Journal of Chemical Theory and Computation | 2014
Simon Olsson; Beat Vögeli; Andrea Cavalli; Wouter Boomsma; Jesper Ferkinghoff-Borg; Kresten Lindorff-Larsen; Thomas Hamelryck
The motions of biological macromolecules are tightly coupled to their functions. However, while the study of fast motions has become increasingly feasible in recent years, the study of slower, biologically important motions remains difficult. Here, we present a method to construct native state ensembles of proteins by the combination of physical force fields and experimental data through modern statistical methodology. As an example, we use NMR residual dipolar couplings to determine a native state ensemble of the extensively studied third immunoglobulin binding domain of protein G (GB3). The ensemble accurately describes both local and nonlocal backbone fluctuations as judged by its reproduction of complementary experimental data.
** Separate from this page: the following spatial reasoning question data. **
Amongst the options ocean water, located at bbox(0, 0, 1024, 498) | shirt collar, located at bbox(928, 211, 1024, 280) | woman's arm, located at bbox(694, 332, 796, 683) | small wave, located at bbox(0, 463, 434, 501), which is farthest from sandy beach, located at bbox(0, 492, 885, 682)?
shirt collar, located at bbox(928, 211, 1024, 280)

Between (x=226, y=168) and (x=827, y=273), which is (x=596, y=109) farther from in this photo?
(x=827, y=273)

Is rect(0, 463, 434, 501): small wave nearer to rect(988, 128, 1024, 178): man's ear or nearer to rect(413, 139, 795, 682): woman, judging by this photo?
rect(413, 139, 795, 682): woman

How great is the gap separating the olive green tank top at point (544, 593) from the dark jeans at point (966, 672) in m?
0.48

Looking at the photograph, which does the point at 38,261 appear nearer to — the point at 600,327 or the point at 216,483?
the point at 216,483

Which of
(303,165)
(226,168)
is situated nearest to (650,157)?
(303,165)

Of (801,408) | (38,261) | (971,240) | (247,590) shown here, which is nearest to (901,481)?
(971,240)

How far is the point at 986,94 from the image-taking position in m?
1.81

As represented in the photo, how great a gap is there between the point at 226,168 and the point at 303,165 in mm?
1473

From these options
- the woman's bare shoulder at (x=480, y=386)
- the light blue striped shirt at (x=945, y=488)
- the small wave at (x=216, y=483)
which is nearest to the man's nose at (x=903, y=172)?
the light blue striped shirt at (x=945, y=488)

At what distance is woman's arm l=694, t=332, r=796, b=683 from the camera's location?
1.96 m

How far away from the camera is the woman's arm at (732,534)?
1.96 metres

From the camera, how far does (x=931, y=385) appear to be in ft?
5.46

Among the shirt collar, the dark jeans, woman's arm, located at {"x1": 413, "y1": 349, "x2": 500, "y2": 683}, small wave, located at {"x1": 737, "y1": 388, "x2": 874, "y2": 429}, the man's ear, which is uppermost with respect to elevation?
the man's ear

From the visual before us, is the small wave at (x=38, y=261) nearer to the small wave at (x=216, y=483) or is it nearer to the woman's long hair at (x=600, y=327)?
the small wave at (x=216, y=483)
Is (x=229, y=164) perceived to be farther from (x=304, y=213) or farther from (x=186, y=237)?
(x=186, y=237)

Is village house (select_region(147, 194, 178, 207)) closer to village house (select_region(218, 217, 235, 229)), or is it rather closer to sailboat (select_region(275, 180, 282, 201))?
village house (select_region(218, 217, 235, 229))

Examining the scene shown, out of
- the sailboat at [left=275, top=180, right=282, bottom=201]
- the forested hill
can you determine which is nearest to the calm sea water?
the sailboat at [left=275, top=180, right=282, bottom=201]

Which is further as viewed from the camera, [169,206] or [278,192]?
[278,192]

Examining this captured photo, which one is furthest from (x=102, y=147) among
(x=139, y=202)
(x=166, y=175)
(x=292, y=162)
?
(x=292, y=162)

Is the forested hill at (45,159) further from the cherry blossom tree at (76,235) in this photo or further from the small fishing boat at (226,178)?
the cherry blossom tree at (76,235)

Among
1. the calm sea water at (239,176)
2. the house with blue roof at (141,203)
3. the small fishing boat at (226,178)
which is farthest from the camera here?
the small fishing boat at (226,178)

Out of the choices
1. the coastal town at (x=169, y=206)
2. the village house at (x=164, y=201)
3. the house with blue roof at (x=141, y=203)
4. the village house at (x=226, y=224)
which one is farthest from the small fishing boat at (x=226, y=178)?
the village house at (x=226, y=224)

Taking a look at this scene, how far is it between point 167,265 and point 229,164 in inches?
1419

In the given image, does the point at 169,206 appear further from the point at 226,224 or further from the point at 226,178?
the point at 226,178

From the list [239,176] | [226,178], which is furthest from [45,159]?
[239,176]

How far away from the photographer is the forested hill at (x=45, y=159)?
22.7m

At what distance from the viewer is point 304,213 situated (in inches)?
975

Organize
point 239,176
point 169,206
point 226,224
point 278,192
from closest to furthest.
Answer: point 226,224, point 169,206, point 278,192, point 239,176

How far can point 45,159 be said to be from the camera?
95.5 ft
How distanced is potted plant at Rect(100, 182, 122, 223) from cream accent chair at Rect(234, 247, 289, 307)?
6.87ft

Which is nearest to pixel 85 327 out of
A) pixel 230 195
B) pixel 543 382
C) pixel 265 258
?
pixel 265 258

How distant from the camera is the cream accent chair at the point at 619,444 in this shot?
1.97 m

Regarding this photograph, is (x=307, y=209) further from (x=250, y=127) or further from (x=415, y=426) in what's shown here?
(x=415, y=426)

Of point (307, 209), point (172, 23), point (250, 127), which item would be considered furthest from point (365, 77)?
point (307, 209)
While it is difficult to assess precise time-scales of the observed motions, our results suggest that it is possible to construct realistic conformational ensembles of biomolecules very efficiently. The approach may allow for a dramatic reduction in the computational as well as experimental resources needed to obtain accurate conformational ensembles of biological macromolecules in a statistically sound manner.